- [Bloco de texto]
Linda Kinstler, Quem seremos depois de Gaza?

segunda-feira, 20 de outubro de 2025

Quem ganha e quem perde com a turistificação?


Esta semana, o jornal Público traz uma entrevista ao economista Lucio Baccaro, diretor do Instituto Max Planck para o Estudo das Sociedades, que esteve em Lisboa para participar numa sessão no ISCTE. Baccaro é um investigador que se tem dedicado ao estudo dos modelos de crescimento das economias, procurando identificar os diferentes mecanismos que contribuem para o crescimento do PIB em diferentes países e as implicações que daí decorrem sobre a distribuição dos ganhos.

Nem todos os países crescem da mesma forma. Nos países que aderiram ao Euro, criou-se uma clivagem entre dois modelos de crescimento distintos: um assente em exportações e na procura externa e outro assente no endividamento e no consumo. A Alemanha constituía o exemplo mais emblemático do primeiro modelo: com a adoção de uma moeda subvalorizada face às suas características estruturais, a economia alemã cresceu com base nas exportações, comprimindo os custos salariais internos para garantir a competitividade do seu setor industrial e acumular excedentes comerciais. Por outro lado, os países do sul (Espanha, Portugal, Grécia e Itália) representavam o segundo modelo, em que o crescimento era assente no crédito e os países acumulavam dívida externa.

A seguir à crise financeira de 2008, a clivagem entre os modelos tornou-se menos evidente. As políticas de austeridade impostas às economias do sul reduziram os custos internos com o objetivo de orientá-las para as exportações, à imagem do modelo alemão. Embora o peso das exportações tenha aumentado, sobretudo em Portugal, isso aconteceu maioritariamente em produtos de média-baixa tecnologia ou serviços de baixo valor acrescentado como o turismo, o que coloca questões sobre os seus benefícios.

- [Linhas extraídas]
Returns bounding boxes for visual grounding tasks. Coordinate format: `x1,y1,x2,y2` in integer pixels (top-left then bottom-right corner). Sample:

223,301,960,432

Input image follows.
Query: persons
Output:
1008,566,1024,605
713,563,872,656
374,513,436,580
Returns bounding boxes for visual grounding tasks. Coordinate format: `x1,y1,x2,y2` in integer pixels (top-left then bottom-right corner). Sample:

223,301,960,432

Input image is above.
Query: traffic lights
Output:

- [Ações a realizar]
A – Repete o trecho do texto sobre modelos de crescimento que começa nas palavras "A seguir à crise" e termina logo depois de "os seus benefícios.".
B – No texto sobre modelos de crescimento, resume em lista o parágrafo que começa por "Nem todos os países crescem da mesma forma", mantendo os factos principais.
C – Segundo o texto sobre modelos de crescimento, que instituto é dirigido por Lucio Baccaro?

- [Respostas por tarefa]
A –
A seguir à crise financeira de 2008, a clivagem entre os modelos tornou-se menos evidente. As políticas de austeridade impostas às economias do sul reduziram os custos internos com o objetivo de orientá-las para as exportações, à imagem do modelo alemão. Embora o peso das exportações tenha aumentado, sobretudo em Portugal, isso aconteceu maioritariamente em produtos de média-baixa tecnologia ou serviços de baixo valor acrescentado como o turismo, o que coloca questões sobre os seus benefícios.

B –
- Nos países do euro formaram-se dois modelos de crescimento: um assente nas exportações e na procura externa, outro no endividamento e no consumo.
- A Alemanha era o exemplo mais emblemático do primeiro. Com uma moeda subvalorizada, cresceu pelas exportações e comprimiu os custos salariais para manter a indústria competitiva e acumular excedentes comerciais.
- Espanha, Portugal, Grécia e Itália representavam o segundo, com crescimento assente no crédito e acumulação de dívida externa.

C – O Instituto Max Planck para o Estudo das Sociedades.